Preserve evidence before you remove things that might disappear (screenshots, timestamps, payee details). If the compromise involved email access, also search for invoice rules or auto-forwarding that could enable repeat fraud.

If you are locked out, avoid recovery traps

Lockouts are stressful because the instinct is to retry constantly. That can work against you if the platform treats repeated attempts as suspicious. The most reliable approach is operational: stabilize signals, reduce noise, and make each recovery attempt count.

If the attacker changed multiple signals (email, phone, 2FA), recovery usually comes down to proving continuity. Stick to stable conditions, use official channels, and avoid third-party "support" numbers you find through ads or search results. Scammers target people during lockouts.

  • Use a known device and browser where you previously logged in, if you still have one. Recovery often depends on continuity signals.
  • Do not bounce between many devices while recovery is active. It can look like attacker behavior and slow you down.
  • Secure the control plane first and let those changes settle, then attempt recovery again. Email and phone changes sometimes take time to propagate.
  • Document failures (error text, timestamps, case numbers) so you can be consistent if you need to escalate through official support channels.

If you regain access, immediately repeat the sequence above: end sessions, remove connected access, rotate passwords, and strengthen sign-in. Many lockouts repeat because the attacker still has a session or a recovery method on the account.

What recovered looks like

Recovery is not "I can log in again." Recovery is stability:

  • The inbox and phone number that reset accounts are protected and clean.
  • Unknown sessions, trusted devices, and connected app access are removed.
  • Passwords are unique and tracked, not improvised.
  • Strong sign-in is enabled for the control plane.

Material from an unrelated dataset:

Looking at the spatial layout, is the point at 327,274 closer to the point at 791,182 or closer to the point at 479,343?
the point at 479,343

Most compromises become long and expensive only when the control plane stays weak. When the inbox is secured and sessions are owned, attackers lose the ability to turn one event into a loop.

That is the strategic objective: fewer re-entry paths and faster detection when something changes. The tools differ by platform, but the sequence is durable.

Over time, the best defense is habit. Navigate to services directly, treat unexpected prompts as incident signals, and harden the control plane first when anything looks off.

When those habits are in place, recovery stops being a crisis and becomes a procedure you can execute under pressure.